A Novel Approach to Embodied Task Planning

To enhance the capabilities of embodied AI in uncertain environments, there's been a significant shift toward using what's known as Diffusion Models. A diffusion model is a type of generative model that learns to recover structured data from randomness. This characteristic seems ideal for planning in uncertain conditions because it mirrors the process of making a sequence of actions from an initial state to achieve a goal.

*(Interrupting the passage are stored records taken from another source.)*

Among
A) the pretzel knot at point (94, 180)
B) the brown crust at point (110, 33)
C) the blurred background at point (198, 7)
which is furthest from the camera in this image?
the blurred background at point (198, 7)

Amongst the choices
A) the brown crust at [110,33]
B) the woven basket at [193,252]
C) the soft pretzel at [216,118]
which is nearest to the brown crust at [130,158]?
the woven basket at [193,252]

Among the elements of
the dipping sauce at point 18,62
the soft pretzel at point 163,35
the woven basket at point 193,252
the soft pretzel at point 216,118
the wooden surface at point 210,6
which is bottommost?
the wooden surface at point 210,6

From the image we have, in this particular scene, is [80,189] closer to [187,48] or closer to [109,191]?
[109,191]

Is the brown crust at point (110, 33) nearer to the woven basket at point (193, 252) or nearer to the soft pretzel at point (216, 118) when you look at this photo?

The innovation presented in this paper is a method called "planning as in-painting," which applies the concept of diffusion models to Embodied AI planning. The idea is similar to filling in missing pieces of an image, but in this case, it's about filling in the steps of an action plan when only partial information is available. The model works by predicting not just the sequence of states (action trajectory) but also a goal state directly from sensory inputs and language instructions. This dual prediction can enhance the plan's reliability because the agent isn't just reacting to the present but is also guided by an understanding of where it needs to go eventually.

Complex and Realistic Task Experiments

The effectiveness of "planning as in-painting" was put to the test across various AI tasks, from simple navigations in a grid-world to manipulation tasks with a robotic arm, and finally, in a photorealistic virtual environment. In these controlled simulations, the model consistently outperformed traditional RL-based approaches and other generative policy methods, showcasing its versatility and adaptability to different planning challenges.

On-the-Fly Planning Algorithm

To take full advantage of newly revealed environmental information as plans unfold, an on-the-fly planning algorithm was introduced. This algorithm allows the model to continuously update its plans as new information becomes available while balancing exploration and exploitation strategies. The empirical evaluations demonstrated that this strategy significantly boosts success rates in environments where the agent doesn't have full observability.

Looking Forward: Limitations and Potential

While the presented framework showed promise, limitations remain. The complexity of real-world instructions and varying linguistic prompts can affect performance, indicating the necessity for more sophisticated language processing. Additionally, the current implementation deals with two-dimensional planning spaces, suggesting that future expansions into three-dimensional planning could unlock more capabilities. Another aspect in need of improvement is the computational intensity of on-the-fly planning, which could be optimized for more efficient real-world application.

In summary, "planning as in-painting" marks a step forward in embodied AI task planning, opening new avenues for research and development. The framework leverages the flexibility of diffusion models and demonstrates strong potential for creating AI agents capable of navigating and reasoning in complex, incomplete, and dynamic environments.